The government reacted first by passing the 1906 Provision of School Meals Act, which allowed (but did not compel) local authorities to provide school meals, at no cost to the poor, and to raise a tax to pay for this. Then the 1907 Education Act was passed, which established a team of school nurses at every local authority. This was accompanied by the 1907 Medical Inspections Act, which required local authorities to ensure that each child received a total of at least three medical inspections during their time at school. The act established clinics within schools to treat anything discovered, but parents had to pay for treatment; after 1912 the government made small contributions towards the cost.

In modern times, school nurses are comparable to health visitors, but specialize in a school setting, rather than a domestic one. As such they normally take over public health responsibilities for children, from health visitors, once the children are over the age of five and start attending school. Like health visitors, they monitor child development, and deliver certain vaccination programmes, as well as instigating the child safeguarding process when they suspect a child is being abused or neglected. Given their physical setting, they are also often called upon to provide first aid, and it is for this that they are most familiar to children.

In the mid to late 20th century, school nurses were often familiar to children as the nit nurse - a specialist nurse who inspects children's head hair for lice, and lice-eggs (colloquially known as nits). In 1947, 8% of school children had lice infections, but the use of nit nurses had managed to reduce that to 3% within a decade. Skin infections of any kind, which were once common, had become a rare phenomena by the end of the century, except those which affect the soles of the feet. Under the Blair ministry, nit nursing came to be seen as not being clinically cost-effective, and nit nursing was gradually withdrawn from schools.

Following the Cameron ministry's reorganisation of the National Health Service, school nurses fall under the general aegis of Public Health England, but are locally commissioned by local authorities, who now hold local responsibility for public health. To become qualified registered school nurses, ordinary nurses undertake additional training as specialist community public health practitioners. They are regulated by the Nursing and Midwifery Council.

==Impact of school nursing on student achievement==

Children who have chronic illnesses or live below the poverty line are more likely to end up dropping out of school. Two separate studies performed in 2017 looked at the way asthma medications were being managed in schools and found that nurses who assisted in daily corticosteroid usage resulted in fewer absences by children with asthma. Nurses in schools have the unique ability to create relationships with patients who they get to see frequently. Children spend nearly 40 hours a week in a school setting and need their health needs met just the same as if they are at home. If a child is able to receive their appropriate medications and services at school then they will be less likely to stay home and therefore achieve more academically than if their school lacks nursing services.

==The future of school nursing==

School nursing in the future is challenged to accept leadership responsibilities in shaping, developing, and implementing policies that affect schools and communities. Becoming part of school boards, public health departments, and community organizations, school nursing can affect change and highlight the impact of social determinants on health because school nursing is where the effects of environments, school funding, and chronic health conditions on the health and education of children can be seen. According to the National Center for Education Statistics (2016), 98% of all school-aged children attend school each day. Therefore, health policies and health systems that affect children, families, and communities must be changed on local, state, and national levels.

▸ **Task goal**
Write out everything in the school nursing text from "School nursing in" down to "and national levels.", word for word.

▸ **Records shown**
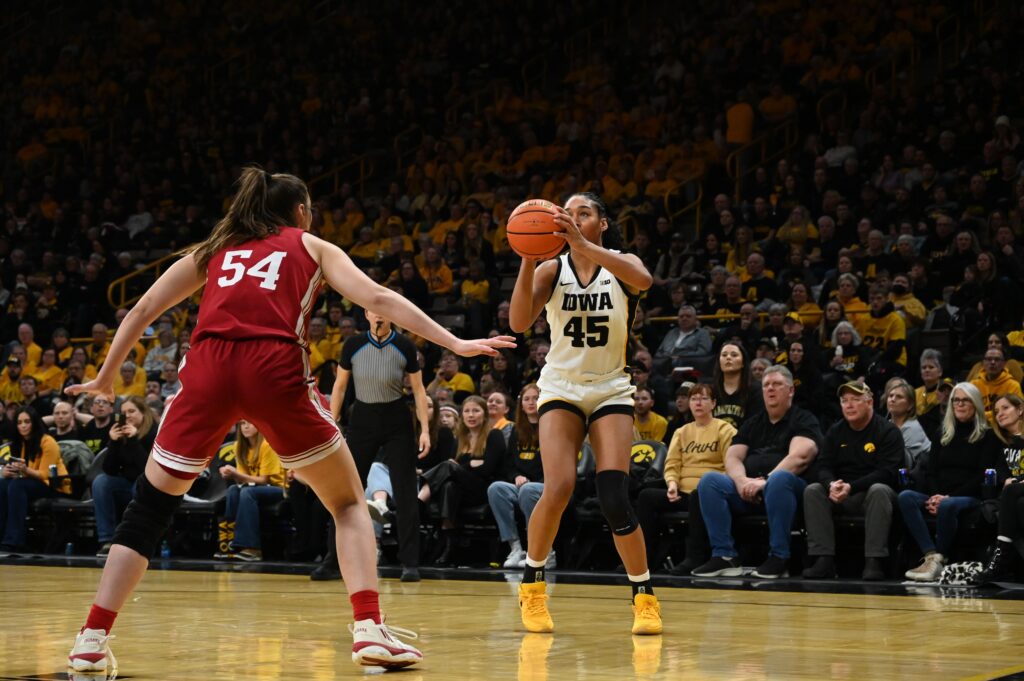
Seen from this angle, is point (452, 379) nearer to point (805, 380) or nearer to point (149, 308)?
point (805, 380)

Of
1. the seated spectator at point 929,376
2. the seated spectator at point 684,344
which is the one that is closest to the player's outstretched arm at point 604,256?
the seated spectator at point 929,376

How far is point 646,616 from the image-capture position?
6.16m

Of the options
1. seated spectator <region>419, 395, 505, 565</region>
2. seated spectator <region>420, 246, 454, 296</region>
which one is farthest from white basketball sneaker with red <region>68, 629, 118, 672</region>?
seated spectator <region>420, 246, 454, 296</region>

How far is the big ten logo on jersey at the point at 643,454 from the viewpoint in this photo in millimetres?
10875

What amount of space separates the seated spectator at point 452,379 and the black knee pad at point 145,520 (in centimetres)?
865

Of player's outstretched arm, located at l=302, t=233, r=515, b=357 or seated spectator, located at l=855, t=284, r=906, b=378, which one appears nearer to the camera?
player's outstretched arm, located at l=302, t=233, r=515, b=357

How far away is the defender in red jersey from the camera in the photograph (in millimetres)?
4766

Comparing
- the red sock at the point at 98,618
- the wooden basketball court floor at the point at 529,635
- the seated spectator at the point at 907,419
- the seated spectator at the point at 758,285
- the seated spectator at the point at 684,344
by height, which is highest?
the seated spectator at the point at 758,285

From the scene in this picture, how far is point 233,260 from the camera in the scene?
16.2 feet

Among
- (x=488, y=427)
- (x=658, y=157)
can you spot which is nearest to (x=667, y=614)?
(x=488, y=427)

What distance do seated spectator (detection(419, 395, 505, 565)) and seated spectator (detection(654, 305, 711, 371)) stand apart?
2287mm

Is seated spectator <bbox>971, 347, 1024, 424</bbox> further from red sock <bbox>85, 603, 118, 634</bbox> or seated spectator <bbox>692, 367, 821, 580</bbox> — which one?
red sock <bbox>85, 603, 118, 634</bbox>

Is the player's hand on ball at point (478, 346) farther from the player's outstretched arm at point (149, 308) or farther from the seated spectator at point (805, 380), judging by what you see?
the seated spectator at point (805, 380)

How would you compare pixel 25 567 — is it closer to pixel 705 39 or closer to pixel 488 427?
pixel 488 427
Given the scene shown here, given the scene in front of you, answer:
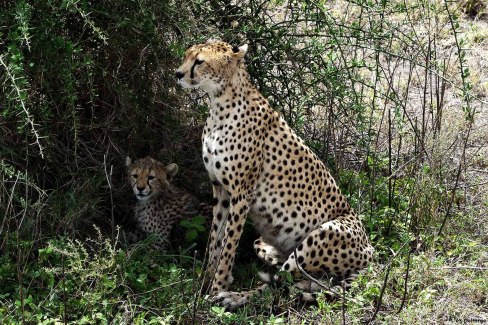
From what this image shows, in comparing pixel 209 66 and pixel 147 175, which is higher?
pixel 209 66

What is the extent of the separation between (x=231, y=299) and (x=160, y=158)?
1.33 m

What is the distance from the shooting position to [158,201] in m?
5.35

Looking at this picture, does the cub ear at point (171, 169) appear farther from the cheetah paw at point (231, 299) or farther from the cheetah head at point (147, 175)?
the cheetah paw at point (231, 299)

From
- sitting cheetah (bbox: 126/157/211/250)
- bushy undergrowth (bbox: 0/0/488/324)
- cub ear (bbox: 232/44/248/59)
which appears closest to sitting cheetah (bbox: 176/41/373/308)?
cub ear (bbox: 232/44/248/59)

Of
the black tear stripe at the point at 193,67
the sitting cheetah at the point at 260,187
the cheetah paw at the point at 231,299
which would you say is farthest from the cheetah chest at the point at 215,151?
the cheetah paw at the point at 231,299

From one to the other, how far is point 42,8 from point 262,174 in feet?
4.99

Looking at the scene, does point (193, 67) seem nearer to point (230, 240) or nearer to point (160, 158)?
point (230, 240)

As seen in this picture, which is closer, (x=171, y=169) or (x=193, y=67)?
(x=193, y=67)

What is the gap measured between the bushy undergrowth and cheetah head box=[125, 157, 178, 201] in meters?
0.14

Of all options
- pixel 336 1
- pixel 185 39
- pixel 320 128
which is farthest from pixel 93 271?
pixel 336 1

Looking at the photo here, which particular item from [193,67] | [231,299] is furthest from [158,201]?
[193,67]

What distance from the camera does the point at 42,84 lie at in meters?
4.72

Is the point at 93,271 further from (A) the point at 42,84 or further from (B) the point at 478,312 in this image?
(B) the point at 478,312

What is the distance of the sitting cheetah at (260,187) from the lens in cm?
458
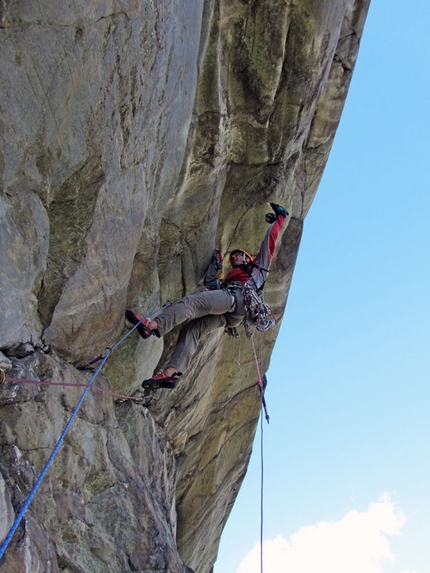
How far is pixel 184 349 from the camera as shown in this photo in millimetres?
6438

▸ **Answer for this exercise**
School nursing in the future is challenged to accept leadership responsibilities in shaping, developing, and implementing policies that affect schools and communities. Becoming part of school boards, public health departments, and community organizations, school nursing can affect change and highlight the impact of social determinants on health because school nursing is where the effects of environments, school funding, and chronic health conditions on the health and education of children can be seen. According to the National Center for Education Statistics (2016), 98% of all school-aged children attend school each day. Therefore, health policies and health systems that affect children, families, and communities must be changed on local, state, and national levels.